I learned about the story of Isabel Zendal through the journalist and documentarian Antonio López Mariño, who has dedicated years of research to recover the figure of this nurse. Antonio has received various awards for his work –The mother of all vaccines–, which was published in the form of a report in the A Coruña newspaper The opinion under the title of The rector Isabel, exposed (November 20, 2014).

In Isabel Zendal Gómez in the Archives of Galicia (Publications Service of the Galician Parliament, 2018) –which can be download in pdf format free of charge–, Antonio includes the facsimile documentation that is preserved in the Archives of Galicia on the life and work of the nurse.

There he introduces, by way of presentation, the mother of all vaccines thus:

He was born into a solemnly poor family, in a village in the municipality of Ordes.
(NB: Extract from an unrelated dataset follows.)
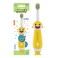 FIREFLY First Firefly Training Light Up Toothbrush Baby Shark Yellow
She emigrates to Coruña where, being a single mother, she will work as rector at the Casa de Expósitos. In November 1803, as part of the medical team of the Royal Philanthropic Vaccine Expedition, she undertook a four-year transatlantic voyage that would give her the prestige of being the first nurse in history on an international public health mission.

He took care of the only essential link in the Royal Philanthropic Vaccine Expedition: the foundlings who, arm in arm, brought the first known vaccine to America and Asia – that of smallpox. An extraordinary life, from a very marginal origin to the highest peaks of oblivion. Isabel Zendal Gómez is an absolute unknown to her countrymen. For all of us.

Like so many other forgotten women, Isabel Zendal Gómez deserves her place in history. Without her care for the children who carried the smallpox antidote, this expedition – which until now has only remembered part of its protagonists – would not have come to fruition.